7. The consequences of an assessment procedure are the first and most important consideration in establishing the validity of the assessment.
Tests, checklists, observation schedules, and other assessments cannot be evaluated out of the context of their use. If a perfectly reliable and comprehensive literacy test were designed but using it took three weeks away from children’s learning and half the annual budget for instructional materials, we would have to weigh these consequences against any value gained from using the test. If its use resulted in teachers building a productive learning community around the data and making important changes in their instruction, we would also have to weigh these consequences. This standard essentially argues for “environmental impact” projections, along with careful, ongoing analyses of the consequences of assessment practices. Responsibility for this standard lies with the entire school community, to ensure that assessments are not used in ways that have negative consequences for schools and students. Any assessment procedure that does not contribute positively to teaching and learning should not be used.
By asserting that procedures cannot be evaluated out of the context of their use, this standard puts assessment, teaching, and learning back together. It asserts that simply devising a more detailed or more complex test will not by itself result in a more valid assessment. If an assessment procedure has adverse motivational consequences for school communities, segments of school communities, or individuals, then the procedure is invalid.
Adverse consequences from assessment can arise in a variety of ways, such as in these examples:
- Assessment techniques that very publicly value only a narrow range of literacy activity or very controlling forms of reading and writing (as opposed to a more critical literacy) enforce a narrowing of the curriculum for students. This routinely occurs in the United States through high-stakes accountability testing. Classroom assessment practices can have the same effects, sometimes as a consequence of high-stakes testing practices. This occurs when, for example, classroom assessment focuses on worksheets and multiple-choice tests or when evaluative feedback on student writing focuses on spelling and grammar and not on students’ thinking, substantive content, or organization or when classroom assessment focuses centrally on reading speed.

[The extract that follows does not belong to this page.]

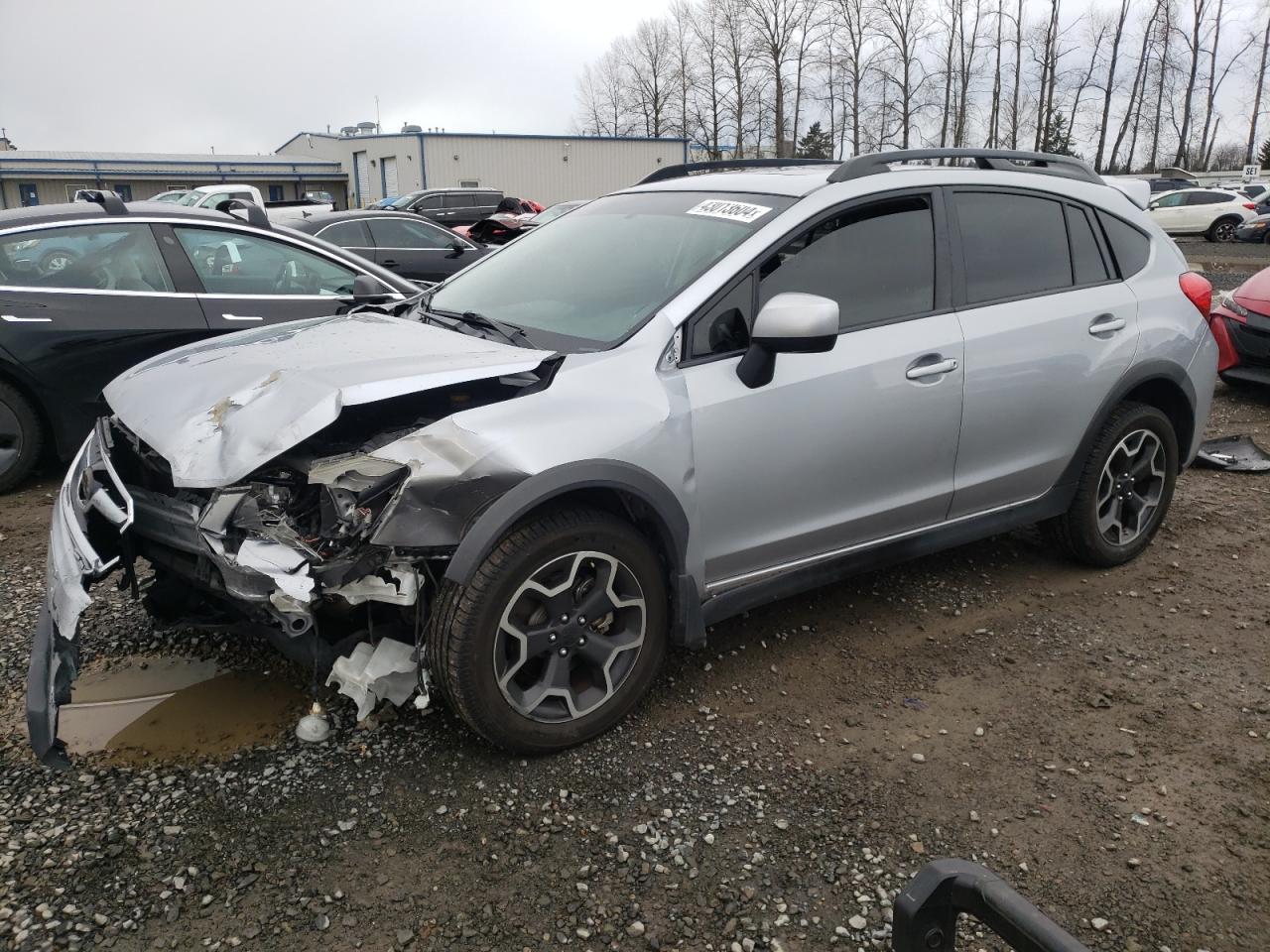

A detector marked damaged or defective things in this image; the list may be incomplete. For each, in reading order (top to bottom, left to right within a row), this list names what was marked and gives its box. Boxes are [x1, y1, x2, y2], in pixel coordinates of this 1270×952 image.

crumpled hood [104, 313, 552, 488]
damaged silver suv [27, 153, 1222, 770]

- Institutionally enforced commercial assessments reduce available school resources for teachers to conduct more instructionally informative assessments.
- Reporting procedures that focus on ranking or rating rather than on performance draw learners’ attention away from the process of learning, reduce their notions of literacy acquisition to a simple linear continuum, disrupt collaborative learning communities, make students and teachers defensive, and thus inhibit learning.
This standard rejects the unfortunately common argument that a given test is valid in spite of the fact that its use has problematic consequences (e.g., placing a student in a program that does not serve her well). Inquiring into the effects of assessment practices is never simple. It should be ongoing, capitalizing on multiple data sources and multiple perspectives, always recognizing that these efforts are likely to raise value-laden conflicts, such as the tension between the public’s right to know and the preservation of conditions that will foster learning. This standard means that assessment information should not be used for judgmental or political purposes if that would be likely to cause harm to students or to the effectiveness of teachers or schools. Schools have a responsibility to report assessment results to parents in a way that will assist, not hinder, students’ learning and parents’ understanding.
It is commonplace to talk about different purposes for assessment and to invoke the principle that the assessment must match the purpose for which it is intended. In practice, this has been largely ignored. Test publishers make claims regarding the validity of their tests regardless of the use to which they are put. In light of what we have learned about the ways tests shape curricular decisions made about students by teachers, administrators, and policymakers, a “user beware” attitude is unacceptable within the framework of this standard. If assessments are to be used for high-stakes purposes such as holding people publicly accountable, then they should be fully consistent with, and not a shorthand for, the assessment procedures used to provide teachers and students with knowledge of progress in the classroom. They must recognize the complexity of literacy in today’s society (see standard 5) and reflect the curriculum.
This standard has implications for our priorities when we choose assessment practices. For example, when a teacher observes and documents a student’s oral reading behaviors and uses that information to inform instruction, the data might not be as reliable, in a technical sense, as a norm-referenced test. However, in the context of the teacher’s professional knowledge, they are more likely to have productive consequences. Often assessments are chosen for technical measurement properties rather than for the likelihood of productive consequences for students and teachers.